◆ **CHALLENGE**
Copy the material starting at the line containing "Out of cow leg" and ending at the line containing "1205 centimetres", replacing "recording position" with "camera position". Leave everything else unchanged.
BEGIN RECORDS FOR THIS EXERCISE
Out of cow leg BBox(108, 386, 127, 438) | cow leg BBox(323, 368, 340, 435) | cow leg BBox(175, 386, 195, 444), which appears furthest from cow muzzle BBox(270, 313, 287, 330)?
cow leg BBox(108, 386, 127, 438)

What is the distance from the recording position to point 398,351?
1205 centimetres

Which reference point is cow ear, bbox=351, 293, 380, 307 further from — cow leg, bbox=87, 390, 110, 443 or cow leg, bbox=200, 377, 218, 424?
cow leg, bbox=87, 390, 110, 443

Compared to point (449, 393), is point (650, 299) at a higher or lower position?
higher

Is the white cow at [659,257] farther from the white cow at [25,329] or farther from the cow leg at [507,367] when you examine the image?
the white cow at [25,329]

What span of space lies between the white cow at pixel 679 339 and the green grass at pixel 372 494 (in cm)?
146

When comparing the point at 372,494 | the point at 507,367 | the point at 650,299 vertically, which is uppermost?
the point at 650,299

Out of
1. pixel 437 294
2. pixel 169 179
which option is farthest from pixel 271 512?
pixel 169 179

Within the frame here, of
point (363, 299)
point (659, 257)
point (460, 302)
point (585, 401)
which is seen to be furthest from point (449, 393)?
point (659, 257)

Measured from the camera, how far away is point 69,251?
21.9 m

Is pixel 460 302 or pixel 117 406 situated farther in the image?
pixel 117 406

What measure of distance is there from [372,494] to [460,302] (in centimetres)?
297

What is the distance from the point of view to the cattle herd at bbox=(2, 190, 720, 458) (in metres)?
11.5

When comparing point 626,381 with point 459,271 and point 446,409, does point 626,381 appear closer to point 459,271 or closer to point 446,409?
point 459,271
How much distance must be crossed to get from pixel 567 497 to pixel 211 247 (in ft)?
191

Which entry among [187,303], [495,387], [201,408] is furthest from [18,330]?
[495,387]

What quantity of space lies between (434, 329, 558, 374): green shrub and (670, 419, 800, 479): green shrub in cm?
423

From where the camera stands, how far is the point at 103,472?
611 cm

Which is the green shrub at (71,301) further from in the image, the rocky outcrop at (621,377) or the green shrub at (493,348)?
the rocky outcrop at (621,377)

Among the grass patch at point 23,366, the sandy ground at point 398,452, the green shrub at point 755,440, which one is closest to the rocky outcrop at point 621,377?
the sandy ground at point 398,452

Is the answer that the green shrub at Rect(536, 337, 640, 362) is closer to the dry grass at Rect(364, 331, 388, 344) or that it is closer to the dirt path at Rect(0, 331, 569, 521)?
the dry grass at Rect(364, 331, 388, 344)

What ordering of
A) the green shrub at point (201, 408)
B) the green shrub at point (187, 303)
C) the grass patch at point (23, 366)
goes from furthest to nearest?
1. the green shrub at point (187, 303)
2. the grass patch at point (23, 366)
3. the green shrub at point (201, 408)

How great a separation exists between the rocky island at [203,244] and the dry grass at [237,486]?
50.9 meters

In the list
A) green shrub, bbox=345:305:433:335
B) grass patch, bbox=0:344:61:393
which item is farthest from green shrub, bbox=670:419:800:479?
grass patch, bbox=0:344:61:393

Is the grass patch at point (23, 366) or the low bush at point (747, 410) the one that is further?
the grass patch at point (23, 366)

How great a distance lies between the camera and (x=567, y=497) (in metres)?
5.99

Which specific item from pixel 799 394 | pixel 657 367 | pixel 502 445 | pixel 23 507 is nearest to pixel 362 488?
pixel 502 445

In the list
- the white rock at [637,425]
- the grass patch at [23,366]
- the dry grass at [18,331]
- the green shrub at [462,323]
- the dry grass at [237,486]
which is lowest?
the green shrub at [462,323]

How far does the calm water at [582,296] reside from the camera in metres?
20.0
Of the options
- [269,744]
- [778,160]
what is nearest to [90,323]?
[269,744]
END RECORDS FOR THIS EXERCISE
BEGIN RECORDS FOR THIS EXERCISE
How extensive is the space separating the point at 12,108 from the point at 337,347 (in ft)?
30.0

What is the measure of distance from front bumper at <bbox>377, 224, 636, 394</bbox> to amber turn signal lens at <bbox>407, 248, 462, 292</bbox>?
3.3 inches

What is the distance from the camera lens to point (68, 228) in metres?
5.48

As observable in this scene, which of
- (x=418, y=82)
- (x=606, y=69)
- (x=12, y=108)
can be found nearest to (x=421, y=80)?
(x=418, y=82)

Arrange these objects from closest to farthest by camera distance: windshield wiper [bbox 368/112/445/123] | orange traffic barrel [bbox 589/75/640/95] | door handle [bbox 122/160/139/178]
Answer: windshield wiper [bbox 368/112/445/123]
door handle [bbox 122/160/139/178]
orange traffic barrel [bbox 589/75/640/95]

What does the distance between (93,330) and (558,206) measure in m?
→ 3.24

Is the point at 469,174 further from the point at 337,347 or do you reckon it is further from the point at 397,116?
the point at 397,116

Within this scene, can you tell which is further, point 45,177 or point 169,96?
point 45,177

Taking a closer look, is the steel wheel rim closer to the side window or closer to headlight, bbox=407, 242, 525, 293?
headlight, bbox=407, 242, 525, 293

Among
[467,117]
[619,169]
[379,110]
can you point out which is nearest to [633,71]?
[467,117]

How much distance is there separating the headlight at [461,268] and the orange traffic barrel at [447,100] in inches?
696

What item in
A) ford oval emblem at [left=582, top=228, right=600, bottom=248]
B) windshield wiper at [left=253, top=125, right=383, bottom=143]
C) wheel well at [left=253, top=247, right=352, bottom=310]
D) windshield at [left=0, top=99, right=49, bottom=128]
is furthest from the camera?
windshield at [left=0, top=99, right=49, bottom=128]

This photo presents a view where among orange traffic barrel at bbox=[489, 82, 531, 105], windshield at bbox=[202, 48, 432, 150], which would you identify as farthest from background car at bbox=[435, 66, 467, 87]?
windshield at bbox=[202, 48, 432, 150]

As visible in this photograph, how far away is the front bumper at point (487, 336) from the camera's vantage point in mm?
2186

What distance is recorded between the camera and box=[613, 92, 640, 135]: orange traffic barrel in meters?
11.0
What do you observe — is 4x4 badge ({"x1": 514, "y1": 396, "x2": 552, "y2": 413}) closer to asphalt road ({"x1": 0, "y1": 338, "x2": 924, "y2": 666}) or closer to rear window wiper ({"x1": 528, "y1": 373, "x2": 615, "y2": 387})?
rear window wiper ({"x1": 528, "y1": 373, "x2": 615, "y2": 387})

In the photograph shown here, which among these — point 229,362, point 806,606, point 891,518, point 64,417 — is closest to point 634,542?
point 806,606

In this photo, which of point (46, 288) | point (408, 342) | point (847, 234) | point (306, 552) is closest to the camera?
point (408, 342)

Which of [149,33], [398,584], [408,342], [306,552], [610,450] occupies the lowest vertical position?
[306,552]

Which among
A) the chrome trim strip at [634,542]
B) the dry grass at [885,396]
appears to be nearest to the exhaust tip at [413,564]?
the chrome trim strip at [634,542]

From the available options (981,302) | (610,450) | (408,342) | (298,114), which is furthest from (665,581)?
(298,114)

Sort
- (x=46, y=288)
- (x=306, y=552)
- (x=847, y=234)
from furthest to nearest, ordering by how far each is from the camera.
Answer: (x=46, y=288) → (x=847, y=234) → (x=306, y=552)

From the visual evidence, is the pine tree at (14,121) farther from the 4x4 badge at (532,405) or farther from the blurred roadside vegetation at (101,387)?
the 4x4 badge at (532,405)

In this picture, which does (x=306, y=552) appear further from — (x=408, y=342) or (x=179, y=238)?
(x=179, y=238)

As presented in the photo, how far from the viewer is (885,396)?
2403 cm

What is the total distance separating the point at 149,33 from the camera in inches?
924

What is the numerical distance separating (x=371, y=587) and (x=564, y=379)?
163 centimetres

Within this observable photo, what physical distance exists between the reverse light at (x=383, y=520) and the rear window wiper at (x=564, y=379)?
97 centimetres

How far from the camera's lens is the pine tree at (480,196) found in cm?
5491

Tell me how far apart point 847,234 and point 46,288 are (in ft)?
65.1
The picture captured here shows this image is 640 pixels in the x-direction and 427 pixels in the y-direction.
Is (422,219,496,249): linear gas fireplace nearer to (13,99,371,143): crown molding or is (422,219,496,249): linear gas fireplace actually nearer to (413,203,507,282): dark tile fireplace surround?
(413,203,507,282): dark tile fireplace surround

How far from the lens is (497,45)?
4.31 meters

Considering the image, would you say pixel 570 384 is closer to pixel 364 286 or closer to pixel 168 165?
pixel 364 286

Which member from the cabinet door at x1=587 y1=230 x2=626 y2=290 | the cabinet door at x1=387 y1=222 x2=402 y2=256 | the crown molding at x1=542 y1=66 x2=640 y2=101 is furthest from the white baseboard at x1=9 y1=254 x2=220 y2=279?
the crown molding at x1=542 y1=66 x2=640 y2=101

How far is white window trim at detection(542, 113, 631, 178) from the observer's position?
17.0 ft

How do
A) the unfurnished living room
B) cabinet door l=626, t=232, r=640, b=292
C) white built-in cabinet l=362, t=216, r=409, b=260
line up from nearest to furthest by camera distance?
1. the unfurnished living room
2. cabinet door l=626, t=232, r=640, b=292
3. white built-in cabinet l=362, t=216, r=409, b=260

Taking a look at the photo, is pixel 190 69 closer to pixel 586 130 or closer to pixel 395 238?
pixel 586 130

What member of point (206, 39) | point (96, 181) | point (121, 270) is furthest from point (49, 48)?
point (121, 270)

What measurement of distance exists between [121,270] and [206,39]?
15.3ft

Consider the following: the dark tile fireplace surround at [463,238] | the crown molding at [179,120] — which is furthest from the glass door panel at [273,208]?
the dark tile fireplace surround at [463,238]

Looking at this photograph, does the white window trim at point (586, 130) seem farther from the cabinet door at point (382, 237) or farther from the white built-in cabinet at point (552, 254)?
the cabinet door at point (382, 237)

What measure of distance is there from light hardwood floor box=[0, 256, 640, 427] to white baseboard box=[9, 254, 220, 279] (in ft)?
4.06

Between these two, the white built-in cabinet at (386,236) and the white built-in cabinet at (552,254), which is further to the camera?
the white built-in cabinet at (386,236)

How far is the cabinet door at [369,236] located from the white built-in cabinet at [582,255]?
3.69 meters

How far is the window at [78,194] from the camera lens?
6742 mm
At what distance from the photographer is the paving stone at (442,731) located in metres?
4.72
END RECORDS FOR THIS EXERCISE
◆ **PROBLEM SOLUTION**
Out of cow leg BBox(108, 386, 127, 438) | cow leg BBox(323, 368, 340, 435) | cow leg BBox(175, 386, 195, 444), which appears furthest from cow muzzle BBox(270, 313, 287, 330)?
cow leg BBox(108, 386, 127, 438)

What is the distance from the camera position to point 398,351?
1205 centimetres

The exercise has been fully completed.